THE RECORDS:
+---+

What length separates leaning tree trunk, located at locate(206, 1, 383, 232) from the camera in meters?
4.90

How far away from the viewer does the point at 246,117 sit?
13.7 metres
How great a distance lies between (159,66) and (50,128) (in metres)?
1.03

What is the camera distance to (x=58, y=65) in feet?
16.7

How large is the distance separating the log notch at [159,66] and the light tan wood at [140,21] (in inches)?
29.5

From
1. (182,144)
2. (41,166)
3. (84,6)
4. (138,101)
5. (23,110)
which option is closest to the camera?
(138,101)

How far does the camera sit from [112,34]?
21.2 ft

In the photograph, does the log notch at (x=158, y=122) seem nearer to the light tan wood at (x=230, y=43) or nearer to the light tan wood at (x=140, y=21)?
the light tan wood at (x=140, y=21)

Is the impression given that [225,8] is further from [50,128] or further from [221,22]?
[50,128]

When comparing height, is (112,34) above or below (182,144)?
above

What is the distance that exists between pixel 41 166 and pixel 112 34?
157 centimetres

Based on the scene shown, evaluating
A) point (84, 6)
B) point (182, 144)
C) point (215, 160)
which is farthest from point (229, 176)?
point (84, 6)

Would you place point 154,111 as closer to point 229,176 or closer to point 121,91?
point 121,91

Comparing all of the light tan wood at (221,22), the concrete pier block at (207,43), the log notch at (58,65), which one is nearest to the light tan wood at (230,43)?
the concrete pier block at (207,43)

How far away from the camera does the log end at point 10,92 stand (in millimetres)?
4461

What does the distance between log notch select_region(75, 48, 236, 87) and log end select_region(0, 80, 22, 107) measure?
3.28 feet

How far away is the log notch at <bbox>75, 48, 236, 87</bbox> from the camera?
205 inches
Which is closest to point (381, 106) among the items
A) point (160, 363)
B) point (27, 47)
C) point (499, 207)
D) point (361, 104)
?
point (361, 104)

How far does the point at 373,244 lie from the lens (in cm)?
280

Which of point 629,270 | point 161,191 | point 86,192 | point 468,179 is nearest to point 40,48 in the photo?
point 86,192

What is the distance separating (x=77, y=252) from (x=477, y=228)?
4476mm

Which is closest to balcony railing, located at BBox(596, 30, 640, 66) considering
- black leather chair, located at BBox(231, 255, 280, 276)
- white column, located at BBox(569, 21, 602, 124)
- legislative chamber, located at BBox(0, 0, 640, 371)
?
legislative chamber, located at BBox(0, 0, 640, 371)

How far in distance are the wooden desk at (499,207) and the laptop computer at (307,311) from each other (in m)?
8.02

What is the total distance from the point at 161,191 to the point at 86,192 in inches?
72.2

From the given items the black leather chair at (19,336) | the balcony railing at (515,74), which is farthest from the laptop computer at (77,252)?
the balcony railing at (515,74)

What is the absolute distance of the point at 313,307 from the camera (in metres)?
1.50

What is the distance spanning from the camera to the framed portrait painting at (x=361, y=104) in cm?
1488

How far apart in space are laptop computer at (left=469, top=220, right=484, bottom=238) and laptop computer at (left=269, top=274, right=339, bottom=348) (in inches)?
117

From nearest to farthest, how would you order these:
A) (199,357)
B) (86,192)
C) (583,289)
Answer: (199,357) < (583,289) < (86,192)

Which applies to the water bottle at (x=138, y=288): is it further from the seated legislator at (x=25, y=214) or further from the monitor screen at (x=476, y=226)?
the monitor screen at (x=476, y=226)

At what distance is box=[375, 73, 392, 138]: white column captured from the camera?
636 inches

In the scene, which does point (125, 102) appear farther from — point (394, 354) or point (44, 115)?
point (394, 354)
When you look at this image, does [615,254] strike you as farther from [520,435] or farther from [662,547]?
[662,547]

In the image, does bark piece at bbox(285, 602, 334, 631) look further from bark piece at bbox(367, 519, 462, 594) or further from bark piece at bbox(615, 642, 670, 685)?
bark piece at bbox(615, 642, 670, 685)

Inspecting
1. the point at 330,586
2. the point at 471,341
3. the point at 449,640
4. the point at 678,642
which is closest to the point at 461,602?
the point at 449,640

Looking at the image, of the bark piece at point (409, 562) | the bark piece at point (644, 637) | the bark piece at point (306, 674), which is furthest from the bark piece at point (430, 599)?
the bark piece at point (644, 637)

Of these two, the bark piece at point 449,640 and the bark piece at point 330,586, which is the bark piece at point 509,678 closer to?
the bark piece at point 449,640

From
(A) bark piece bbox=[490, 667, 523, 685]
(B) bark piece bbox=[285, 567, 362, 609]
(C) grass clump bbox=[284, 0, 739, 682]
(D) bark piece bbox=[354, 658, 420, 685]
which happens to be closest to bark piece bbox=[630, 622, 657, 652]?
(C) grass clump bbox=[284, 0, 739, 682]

+---+

TO BE DONE:
Return only the lines running from the line with "Of these two, the" to the last line of the records, both included, exactly as written.

SOLUTION FOR THIS TASK:
Of these two, the bark piece at point 449,640 and the bark piece at point 330,586, which is the bark piece at point 509,678 closer to?
the bark piece at point 449,640

From
(A) bark piece bbox=[490, 667, 523, 685]
(B) bark piece bbox=[285, 567, 362, 609]
(C) grass clump bbox=[284, 0, 739, 682]
(D) bark piece bbox=[354, 658, 420, 685]
which happens to be closest to bark piece bbox=[630, 622, 657, 652]?
(C) grass clump bbox=[284, 0, 739, 682]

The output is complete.